SOURCE MATERIAL:

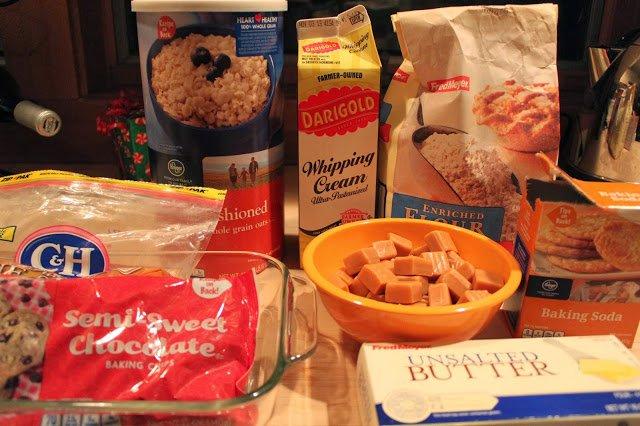Recipe: Oatmeal Chocolate Caramel Bars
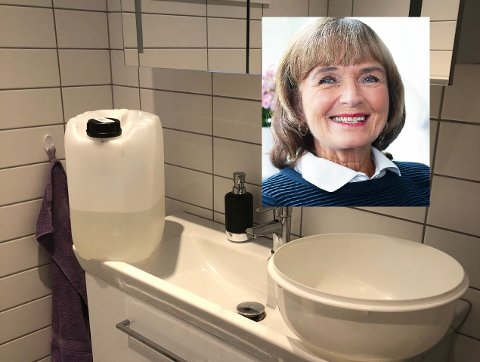 FROSSET: Vasking av hender foregår i balje istedenfor i springen hjemme hos Ulla Nævestad.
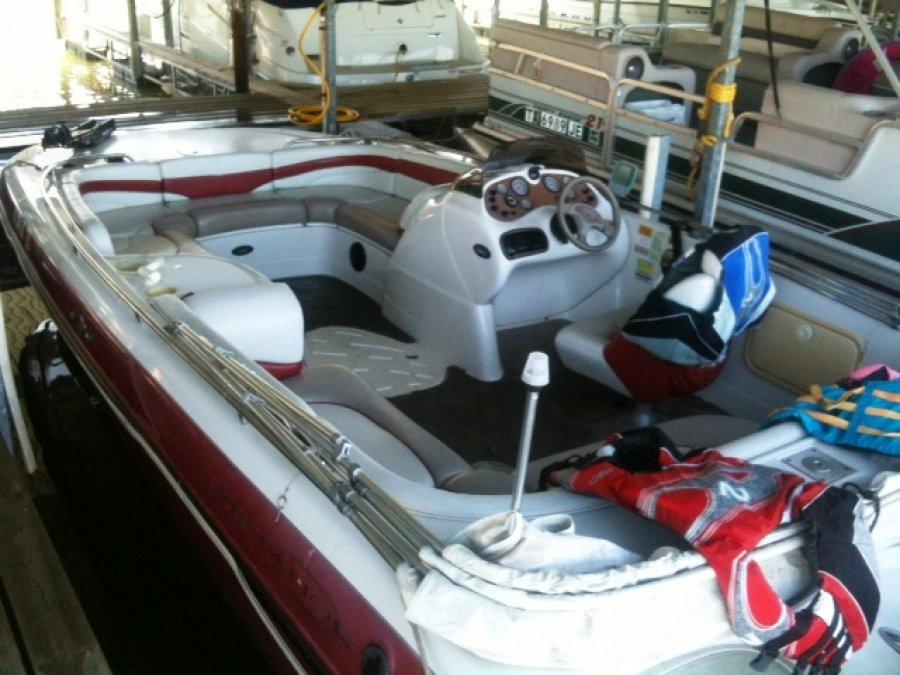 2000 tahoe 202 w 150 hp ob texas keller 8000 boat for Black friday trolling motor deals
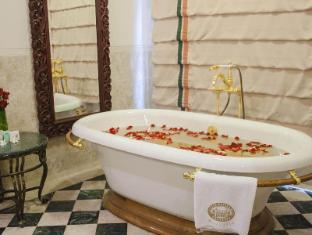 Hotel Majapahit סורבאיה - סוויטה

YOUR GOAL: Copy the listing character for character, pictures omitted.

WORKED SOLUTION:
Recipe: Oatmeal Chocolate Caramel Bars
 FROSSET: Vasking av hender foregår i balje istedenfor i springen hjemme hos Ulla Nævestad.
 2000 tahoe 202 w 150 hp ob texas keller 8000 boat for Black friday trolling motor deals
 Hotel Majapahit סורבאיה - סוויטה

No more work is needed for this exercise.